Dual-modality MRI and PET nanoparticle agents

Development of dual-modality, aluminium hydroxide stabilised magnetic nanoparticles probes is published in the Biomaterials 2014 July issue. The main author of the article titled ‘Aluminium hydroxide stabilised MnFe2O4 and Fe3O4 nanoparticles as dual-modality contrasts agent for MRI and PET imaging’ [1] is Dr. Xianjin Cui, member of Philip Blower’s group at King's College London, Division of Imaging Sciences and Biomedical Engineering. The article is a collaboration between researchers from King’s College London (UK), Nottingham University (UK), Aston University (UK), CROmed Ltd. (Hungary). This is an open access article. Download the Article in PDF, Appendix A in Word.
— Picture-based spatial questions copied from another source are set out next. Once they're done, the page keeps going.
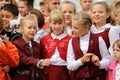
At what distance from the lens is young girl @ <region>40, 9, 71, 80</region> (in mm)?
5367

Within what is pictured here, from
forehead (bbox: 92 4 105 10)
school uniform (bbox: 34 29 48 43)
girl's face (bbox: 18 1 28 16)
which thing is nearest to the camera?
forehead (bbox: 92 4 105 10)

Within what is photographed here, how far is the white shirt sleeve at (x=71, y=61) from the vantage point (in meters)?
5.09

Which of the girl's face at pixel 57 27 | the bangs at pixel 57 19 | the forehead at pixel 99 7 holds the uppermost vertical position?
the forehead at pixel 99 7

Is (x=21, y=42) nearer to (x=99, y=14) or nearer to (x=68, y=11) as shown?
(x=68, y=11)

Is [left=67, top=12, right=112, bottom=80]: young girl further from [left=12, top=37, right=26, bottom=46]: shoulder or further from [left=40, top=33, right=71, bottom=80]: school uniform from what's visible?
[left=12, top=37, right=26, bottom=46]: shoulder

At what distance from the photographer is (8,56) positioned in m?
4.97

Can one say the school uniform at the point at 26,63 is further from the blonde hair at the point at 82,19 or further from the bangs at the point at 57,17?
the blonde hair at the point at 82,19

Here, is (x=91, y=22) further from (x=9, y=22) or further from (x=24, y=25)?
(x=9, y=22)

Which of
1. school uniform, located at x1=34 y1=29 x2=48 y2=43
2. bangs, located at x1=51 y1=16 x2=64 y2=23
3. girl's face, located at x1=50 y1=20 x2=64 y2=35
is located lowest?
school uniform, located at x1=34 y1=29 x2=48 y2=43

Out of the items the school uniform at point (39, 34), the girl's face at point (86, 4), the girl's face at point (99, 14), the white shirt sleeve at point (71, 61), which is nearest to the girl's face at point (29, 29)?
the school uniform at point (39, 34)

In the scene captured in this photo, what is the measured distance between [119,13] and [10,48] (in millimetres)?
1358

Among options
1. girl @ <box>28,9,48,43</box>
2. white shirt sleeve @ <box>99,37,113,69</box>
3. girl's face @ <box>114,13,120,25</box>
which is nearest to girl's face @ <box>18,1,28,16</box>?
girl @ <box>28,9,48,43</box>

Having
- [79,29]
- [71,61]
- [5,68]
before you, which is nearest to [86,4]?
[79,29]

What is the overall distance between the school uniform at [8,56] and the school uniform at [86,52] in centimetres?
59
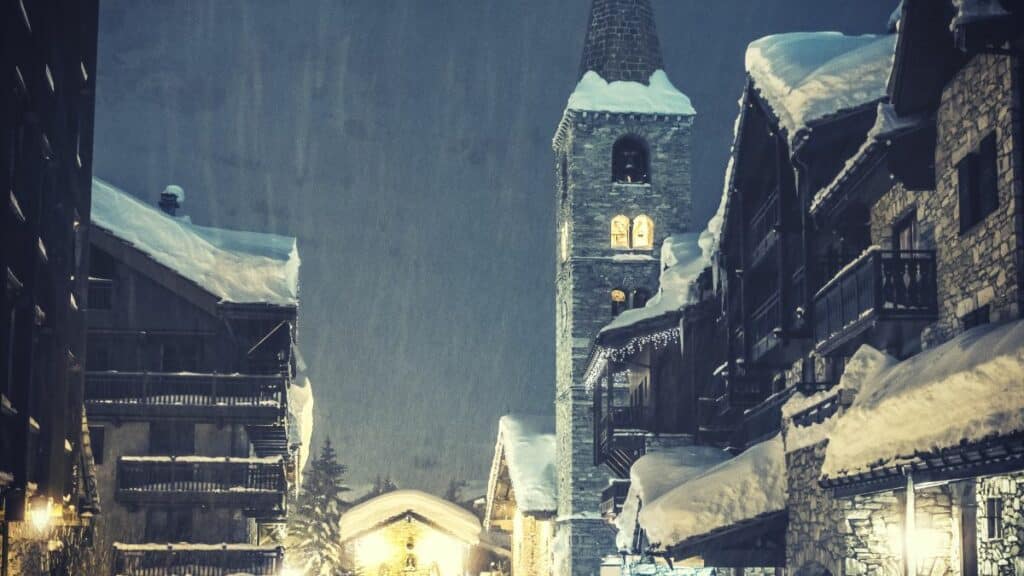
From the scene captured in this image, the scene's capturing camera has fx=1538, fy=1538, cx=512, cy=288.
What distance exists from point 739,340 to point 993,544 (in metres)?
14.3

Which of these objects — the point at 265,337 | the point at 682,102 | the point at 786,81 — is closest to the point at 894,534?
the point at 786,81

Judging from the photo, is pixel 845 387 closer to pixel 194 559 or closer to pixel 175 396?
pixel 194 559

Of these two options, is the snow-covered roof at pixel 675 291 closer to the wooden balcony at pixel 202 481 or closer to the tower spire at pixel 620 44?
the wooden balcony at pixel 202 481

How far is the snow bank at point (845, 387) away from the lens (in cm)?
1844

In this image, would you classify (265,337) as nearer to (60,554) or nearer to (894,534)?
(60,554)

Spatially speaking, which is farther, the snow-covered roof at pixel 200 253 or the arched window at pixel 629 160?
the arched window at pixel 629 160

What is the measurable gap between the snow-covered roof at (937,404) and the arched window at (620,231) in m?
39.1

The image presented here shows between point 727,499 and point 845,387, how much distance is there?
5395mm


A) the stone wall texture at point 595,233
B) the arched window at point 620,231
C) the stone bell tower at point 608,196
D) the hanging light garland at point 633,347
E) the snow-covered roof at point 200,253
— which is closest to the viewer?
the hanging light garland at point 633,347

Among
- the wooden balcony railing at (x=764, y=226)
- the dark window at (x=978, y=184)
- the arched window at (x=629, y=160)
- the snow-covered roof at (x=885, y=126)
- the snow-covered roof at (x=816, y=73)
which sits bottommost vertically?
the dark window at (x=978, y=184)

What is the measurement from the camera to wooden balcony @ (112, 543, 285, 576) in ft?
120

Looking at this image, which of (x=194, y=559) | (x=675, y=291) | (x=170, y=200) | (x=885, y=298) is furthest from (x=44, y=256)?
(x=170, y=200)

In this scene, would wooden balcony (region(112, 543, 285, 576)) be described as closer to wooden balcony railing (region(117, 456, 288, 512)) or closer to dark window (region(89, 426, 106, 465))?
wooden balcony railing (region(117, 456, 288, 512))

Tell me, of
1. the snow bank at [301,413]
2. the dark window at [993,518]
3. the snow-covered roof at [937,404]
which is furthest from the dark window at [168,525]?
the dark window at [993,518]
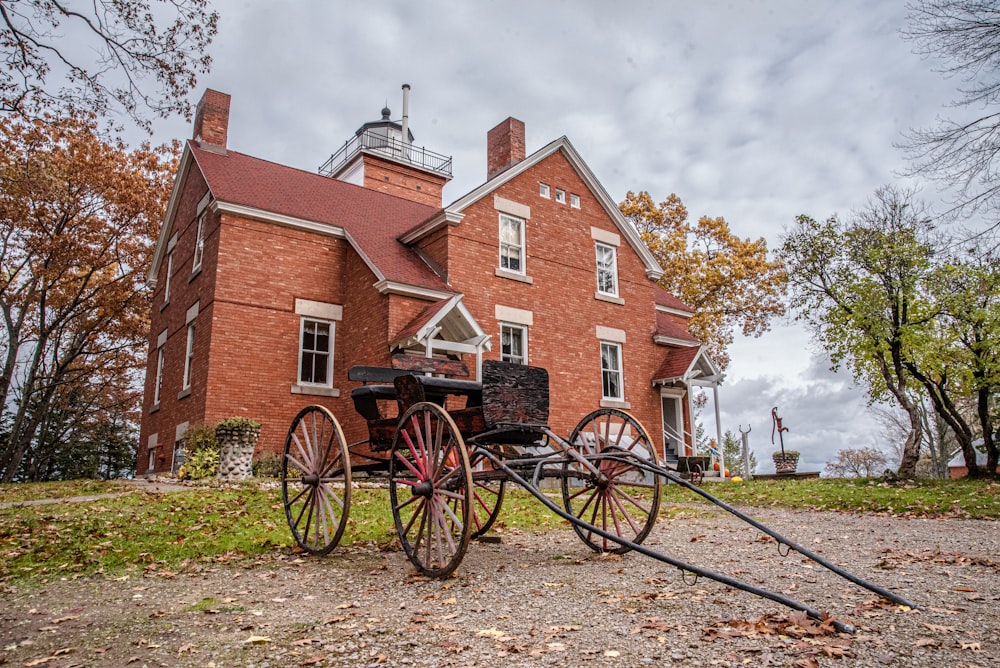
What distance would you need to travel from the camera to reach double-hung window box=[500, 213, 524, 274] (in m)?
18.1

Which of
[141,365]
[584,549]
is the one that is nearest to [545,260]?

Superparamagnetic nanoparticles

Superparamagnetic nanoparticles (NPs) have been intensively investigated due to their potential applications in biosensors, targeted drug develivery, MRI and localised hyperthermia induction. The problem with these nanoparticles is that they tend to aggregate to minimize the surface energy. Bio-applications require colloidal stability and dispersibility in water and biological environments. There are several methods described in the literature to obtain stable colloids of magnetic nanoparticles. A simple approach is presented in the article to stabilise magnetic nanoparticles by coating them with an Al(OH)3 layer via a hydrolysis process for conjugation. The use of an inorganic shell material introduces stability, functionality (nanoparticle recognised by the macrophage-monocytic system) and water-solubility. The materials, general characterisation, synthesis and radiolabelling are described in the article.

in vivo PET/MR imaging

What is interesting for our blog is that for in vivo PET/MR imaging of the agents on mice were performed on the integrated nanoScan preclinical PET/MRI imaging system installed at the Nanobiotechnology & In Vivo Imaging Center, Semmelweis University in Budapest, Hungary.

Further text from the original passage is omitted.